Opening the door for Sandoval, Leviss asks if he’s OK. He says no. Is she? “Mm-hmm. I mean, I think so. It’s been rough.”

She immediately pours them big shots of some kind of dark liquor, and they cheers before chasing with Coors Light. Seriously? What the fuck are they cheers-ing to? The total obliteration of everything they were supposed to hold dear?

“I think we’re just two people that, fucking—were friends and started having feelings for each other,” Leviss says, smiling. Sandoval, unbelievably, accidentally calls her Ariana; even more unbelievably, she smiles at this too.

“I know we always said, like, we wouldn’t fucking do this if we didn’t think it was worth it,” Leviss says, while Sandoval strokes her face. “Just think of the way that it imploded—this is not ideal at all.”

From her demeanor and the way she seemed to be processing the fallout, Leviss, at the time of filming this scene, seemed to be under the impression that she and Sandoval were going to be happily together from thereon out.

Her talking-head interview reflected this as well: “I was just so curious to know what it would be like to be physical with someone that you love, ’cause I already knew that I loved him as a friend, and I’ve never had sex like that before,” Leviss told producers, grinning.

Was she also implying that she never loved James?
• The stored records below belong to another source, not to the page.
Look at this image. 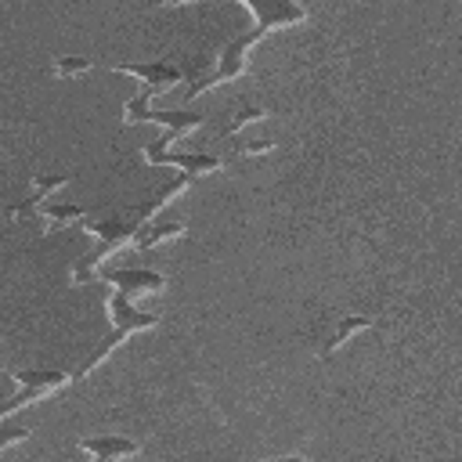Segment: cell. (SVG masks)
Masks as SVG:
<instances>
[{
    "label": "cell",
    "instance_id": "6",
    "mask_svg": "<svg viewBox=\"0 0 462 462\" xmlns=\"http://www.w3.org/2000/svg\"><path fill=\"white\" fill-rule=\"evenodd\" d=\"M116 69L126 72V76H137V79L144 83V97H155V94L173 90L177 83H184V69H177V65H170V61H144V65L123 61V65H116Z\"/></svg>",
    "mask_w": 462,
    "mask_h": 462
},
{
    "label": "cell",
    "instance_id": "14",
    "mask_svg": "<svg viewBox=\"0 0 462 462\" xmlns=\"http://www.w3.org/2000/svg\"><path fill=\"white\" fill-rule=\"evenodd\" d=\"M191 180H195V177H188V173H180V177H177L173 184H166V188H162V191H159V195H155L152 202H144V206L137 209V227H141V224H148V217H152V213H155L159 206H166L170 199H177V195H180V191H184V188H188Z\"/></svg>",
    "mask_w": 462,
    "mask_h": 462
},
{
    "label": "cell",
    "instance_id": "17",
    "mask_svg": "<svg viewBox=\"0 0 462 462\" xmlns=\"http://www.w3.org/2000/svg\"><path fill=\"white\" fill-rule=\"evenodd\" d=\"M29 437H32L29 426H7V422H0V451L11 448V444H18V440H29Z\"/></svg>",
    "mask_w": 462,
    "mask_h": 462
},
{
    "label": "cell",
    "instance_id": "7",
    "mask_svg": "<svg viewBox=\"0 0 462 462\" xmlns=\"http://www.w3.org/2000/svg\"><path fill=\"white\" fill-rule=\"evenodd\" d=\"M101 282L116 285V292H123L126 300L141 296V292H162L166 289V278L159 271H148V267H105Z\"/></svg>",
    "mask_w": 462,
    "mask_h": 462
},
{
    "label": "cell",
    "instance_id": "10",
    "mask_svg": "<svg viewBox=\"0 0 462 462\" xmlns=\"http://www.w3.org/2000/svg\"><path fill=\"white\" fill-rule=\"evenodd\" d=\"M61 184H69V173H32V191H29V199H25V202H18V206H11V209H7V217L22 220V217L36 213V209L47 202V195H51V191H58Z\"/></svg>",
    "mask_w": 462,
    "mask_h": 462
},
{
    "label": "cell",
    "instance_id": "4",
    "mask_svg": "<svg viewBox=\"0 0 462 462\" xmlns=\"http://www.w3.org/2000/svg\"><path fill=\"white\" fill-rule=\"evenodd\" d=\"M152 97H144V94H137V97H130L126 105H123V119L126 123H162V137L152 144V148H166L170 141H177V137H184V134H191L195 126H202V112H155L152 105H148Z\"/></svg>",
    "mask_w": 462,
    "mask_h": 462
},
{
    "label": "cell",
    "instance_id": "15",
    "mask_svg": "<svg viewBox=\"0 0 462 462\" xmlns=\"http://www.w3.org/2000/svg\"><path fill=\"white\" fill-rule=\"evenodd\" d=\"M87 69H90V58H79V54H61V58H54V76H58V79L83 76Z\"/></svg>",
    "mask_w": 462,
    "mask_h": 462
},
{
    "label": "cell",
    "instance_id": "12",
    "mask_svg": "<svg viewBox=\"0 0 462 462\" xmlns=\"http://www.w3.org/2000/svg\"><path fill=\"white\" fill-rule=\"evenodd\" d=\"M372 325V318H365V314H350V318H336V328H332V336L325 339V346L318 350V357H332L354 332H361V328H368Z\"/></svg>",
    "mask_w": 462,
    "mask_h": 462
},
{
    "label": "cell",
    "instance_id": "13",
    "mask_svg": "<svg viewBox=\"0 0 462 462\" xmlns=\"http://www.w3.org/2000/svg\"><path fill=\"white\" fill-rule=\"evenodd\" d=\"M40 213H43V220H47L51 231L54 227H72V224L87 220V209L83 206H72V202H43Z\"/></svg>",
    "mask_w": 462,
    "mask_h": 462
},
{
    "label": "cell",
    "instance_id": "3",
    "mask_svg": "<svg viewBox=\"0 0 462 462\" xmlns=\"http://www.w3.org/2000/svg\"><path fill=\"white\" fill-rule=\"evenodd\" d=\"M87 231L97 238V245H94L90 253H83V256H76V260H72L69 278H72V285H76V289H83V285H90V282H94V267H97L108 253H116L119 245L134 242V235H137V220H97V224H90Z\"/></svg>",
    "mask_w": 462,
    "mask_h": 462
},
{
    "label": "cell",
    "instance_id": "2",
    "mask_svg": "<svg viewBox=\"0 0 462 462\" xmlns=\"http://www.w3.org/2000/svg\"><path fill=\"white\" fill-rule=\"evenodd\" d=\"M108 318H112V336L101 343V346H94V354H87L83 357V365L76 368V375H90L126 336H134V332H144V328H155L159 325V314H148V310H137L123 292H112L108 296Z\"/></svg>",
    "mask_w": 462,
    "mask_h": 462
},
{
    "label": "cell",
    "instance_id": "21",
    "mask_svg": "<svg viewBox=\"0 0 462 462\" xmlns=\"http://www.w3.org/2000/svg\"><path fill=\"white\" fill-rule=\"evenodd\" d=\"M0 343H4V336H0Z\"/></svg>",
    "mask_w": 462,
    "mask_h": 462
},
{
    "label": "cell",
    "instance_id": "1",
    "mask_svg": "<svg viewBox=\"0 0 462 462\" xmlns=\"http://www.w3.org/2000/svg\"><path fill=\"white\" fill-rule=\"evenodd\" d=\"M242 7H245L249 14H256V25H253L249 32H242V36H231V40L224 43L220 58H217V69H213L206 79H199L195 87H188L184 97H199L202 90H209V87H217V83L238 79V76L245 72V51H249L256 40H263V36H267L271 29H278V25H296V22L307 18V7H303V4H289V0H242Z\"/></svg>",
    "mask_w": 462,
    "mask_h": 462
},
{
    "label": "cell",
    "instance_id": "9",
    "mask_svg": "<svg viewBox=\"0 0 462 462\" xmlns=\"http://www.w3.org/2000/svg\"><path fill=\"white\" fill-rule=\"evenodd\" d=\"M79 448L90 455V462H119L141 451L137 440L123 437V433H101V437H79Z\"/></svg>",
    "mask_w": 462,
    "mask_h": 462
},
{
    "label": "cell",
    "instance_id": "16",
    "mask_svg": "<svg viewBox=\"0 0 462 462\" xmlns=\"http://www.w3.org/2000/svg\"><path fill=\"white\" fill-rule=\"evenodd\" d=\"M260 119H267V112H263V108H253V105H249V108H242V112H238V116H235V119H231V123L224 126V134H238L242 126H249V123H260Z\"/></svg>",
    "mask_w": 462,
    "mask_h": 462
},
{
    "label": "cell",
    "instance_id": "5",
    "mask_svg": "<svg viewBox=\"0 0 462 462\" xmlns=\"http://www.w3.org/2000/svg\"><path fill=\"white\" fill-rule=\"evenodd\" d=\"M69 372H58V368H36V372H14V383H18V393L11 397V401H4L0 404V422L11 415V411H18V408H25V404H36L40 397H47V393H54V390H61V386H69Z\"/></svg>",
    "mask_w": 462,
    "mask_h": 462
},
{
    "label": "cell",
    "instance_id": "18",
    "mask_svg": "<svg viewBox=\"0 0 462 462\" xmlns=\"http://www.w3.org/2000/svg\"><path fill=\"white\" fill-rule=\"evenodd\" d=\"M274 148V141H256V137H245V141H238L235 144V152H242V155H263V152H271Z\"/></svg>",
    "mask_w": 462,
    "mask_h": 462
},
{
    "label": "cell",
    "instance_id": "20",
    "mask_svg": "<svg viewBox=\"0 0 462 462\" xmlns=\"http://www.w3.org/2000/svg\"><path fill=\"white\" fill-rule=\"evenodd\" d=\"M0 372H4V361H0Z\"/></svg>",
    "mask_w": 462,
    "mask_h": 462
},
{
    "label": "cell",
    "instance_id": "11",
    "mask_svg": "<svg viewBox=\"0 0 462 462\" xmlns=\"http://www.w3.org/2000/svg\"><path fill=\"white\" fill-rule=\"evenodd\" d=\"M180 235H184V224H180V220L141 224L137 235H134V245H137V249H155L159 242H170V238H180Z\"/></svg>",
    "mask_w": 462,
    "mask_h": 462
},
{
    "label": "cell",
    "instance_id": "19",
    "mask_svg": "<svg viewBox=\"0 0 462 462\" xmlns=\"http://www.w3.org/2000/svg\"><path fill=\"white\" fill-rule=\"evenodd\" d=\"M260 462H314V458H303V455H285V458H260Z\"/></svg>",
    "mask_w": 462,
    "mask_h": 462
},
{
    "label": "cell",
    "instance_id": "8",
    "mask_svg": "<svg viewBox=\"0 0 462 462\" xmlns=\"http://www.w3.org/2000/svg\"><path fill=\"white\" fill-rule=\"evenodd\" d=\"M144 159L152 166H180L188 177H199V173H217L224 166L220 155H209V152H162V148H144Z\"/></svg>",
    "mask_w": 462,
    "mask_h": 462
}]
</instances>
At the end of the truly staggering, galaxy light-drenched scene with her now reportedly-ex lover, a card from the producers flashes to say that Raquel then turned off her phone and was not seen or heard of for weeks afterwards.

We’ll only truly get every piece, or at least more pieces of the puzzle, when the reunion episodes begin to air, but after assessing the material, it’s clear that the dark, chaotic sex tornado that is Raquel Leviss and Tom Sandoval has wreaked more havoc than anything else we’ve seen on TV in years.

He’s a scumbag, sure, but she’s a cypher, laughing and smiling her way cooly through the collapse of almost every friendship around her. And you know what: yeah, that’s evil.